Reverse Graffiti Goes Corporate
(image via October Online)
Not only are eco-conscious street artists practicing reverse graffiti, some of the world’s biggest corporations are using this new approach to graphic art to put their logo on the street (literally). Companies like Dirty Street Advertisng are specialists at this form of guerrilla marketing. If nothing else, this offers reverse-graffiti artists a chance to fund their night jobs.
Masking Tape Art
(image via Melbourne Metblog)
This rather ingenious idea has been around for a while. Rather than using it as a kind of makeshift stencil, some artists have been using tape to actually make art.
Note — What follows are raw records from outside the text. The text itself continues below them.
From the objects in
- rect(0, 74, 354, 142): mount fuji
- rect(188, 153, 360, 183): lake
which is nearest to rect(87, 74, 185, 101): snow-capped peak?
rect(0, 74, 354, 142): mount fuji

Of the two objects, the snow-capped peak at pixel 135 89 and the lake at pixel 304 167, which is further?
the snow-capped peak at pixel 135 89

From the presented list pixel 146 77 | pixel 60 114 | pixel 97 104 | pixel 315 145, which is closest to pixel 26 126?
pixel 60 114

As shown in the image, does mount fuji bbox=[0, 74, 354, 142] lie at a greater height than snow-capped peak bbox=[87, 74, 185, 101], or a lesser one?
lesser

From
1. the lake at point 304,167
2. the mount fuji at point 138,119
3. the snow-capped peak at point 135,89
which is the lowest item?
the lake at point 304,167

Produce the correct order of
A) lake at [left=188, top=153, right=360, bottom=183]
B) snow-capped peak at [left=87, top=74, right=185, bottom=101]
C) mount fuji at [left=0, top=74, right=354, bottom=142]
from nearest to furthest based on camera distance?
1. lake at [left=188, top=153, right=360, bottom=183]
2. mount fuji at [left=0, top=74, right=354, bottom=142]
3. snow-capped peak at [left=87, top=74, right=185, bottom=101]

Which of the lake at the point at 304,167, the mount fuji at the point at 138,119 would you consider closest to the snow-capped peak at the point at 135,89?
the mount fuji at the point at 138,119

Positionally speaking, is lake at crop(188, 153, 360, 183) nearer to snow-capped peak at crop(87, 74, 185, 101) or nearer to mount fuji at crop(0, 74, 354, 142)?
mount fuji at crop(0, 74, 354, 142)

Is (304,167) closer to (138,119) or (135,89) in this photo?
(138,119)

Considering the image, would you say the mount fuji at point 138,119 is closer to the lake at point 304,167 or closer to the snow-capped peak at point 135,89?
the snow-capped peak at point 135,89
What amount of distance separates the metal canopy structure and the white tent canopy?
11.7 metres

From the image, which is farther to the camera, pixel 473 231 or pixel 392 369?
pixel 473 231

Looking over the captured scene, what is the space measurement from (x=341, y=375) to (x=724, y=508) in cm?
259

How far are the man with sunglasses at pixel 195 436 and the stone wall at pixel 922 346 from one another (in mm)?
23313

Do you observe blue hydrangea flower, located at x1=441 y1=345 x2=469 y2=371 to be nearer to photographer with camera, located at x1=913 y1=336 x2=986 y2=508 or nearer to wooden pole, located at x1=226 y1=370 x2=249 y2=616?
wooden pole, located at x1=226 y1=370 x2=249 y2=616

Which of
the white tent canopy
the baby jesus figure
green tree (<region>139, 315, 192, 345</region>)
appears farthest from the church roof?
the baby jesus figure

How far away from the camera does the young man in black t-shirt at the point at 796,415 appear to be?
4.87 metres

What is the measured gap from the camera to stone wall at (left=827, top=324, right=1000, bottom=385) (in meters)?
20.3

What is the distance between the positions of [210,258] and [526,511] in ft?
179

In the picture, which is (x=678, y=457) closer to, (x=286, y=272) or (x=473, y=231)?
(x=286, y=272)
The result is interesting, non-toxic, and easy to clean up.
At the Bus Stop
(images via coolinsights and hanser ciecierski)
German design house Hanser Ciecierski shows that bus-stop art is alive and well with this award winning poster that advertises a conference about the environment in Poland.
This bus stop ad in Singapore used recycled cans are part of the visual. Unfortunately, the cans on some posters were crushed or taken, a rarity in super-strict Singapore.
(image via inhabitat)
Artist Edina Tokodi used moss to create living graffiti in a trendy Brooklyn neighborhood. Despite the fact that it is an easily removable form of graffiti, a surprising amount of her work remains in place, untouched by authorities or residents.
(image via Bridgitte Schuster)
This invitation card was made by Montreal-based graphic designer Bridgitte Schuster. The card was made to help advertise a conference about urbanization and the environment that was taking place in Brazil.
Street Art for Pedestrians
(image via fractal enlightenment)
Montreal-based street artist Peter Gibson began painting crosswalks as a way to protest his country’s car culture, which, according to some, has grown at the expense of more traditional means of travel, like walking. Some of Gibson’s art uses already existing traffic lines as part of the picture.
(image via stay live and keep fresh)
Tsang Tsuo-Chio was the self-proclaimed King of Kowloon. He claimed that he found documents that prove his family owned a majority of Kowloon prior to the British take-over of Hong Kong. His work was mainly done in calligraphy-style, not typical spray-paint street art (call him an unintentionally environmentally-friendly graffiti artist). He was quite famous by the time he died in 2007.
(images via Good Magazine and Oregon Live)
Graphic Designer Dylan Royal took recycling in creative directions with his college project entitled How to the a Graphic Designer without Hurting Little Bunnies.
Portland-based SCRAP (School and Community Reuse Action Project) created this ornement out of recycled material and had it hung on the White House Chrsitmas tree last holiday season.
Recycling Gets Violent
(image via Lemon Tree)
This stencil was photographed in Greece. Anarchists put an ironic twist on the whole “recycling is good” message. No matter what you think of protests, graffiti and recycling, you have to appreciate the dark humor and irony.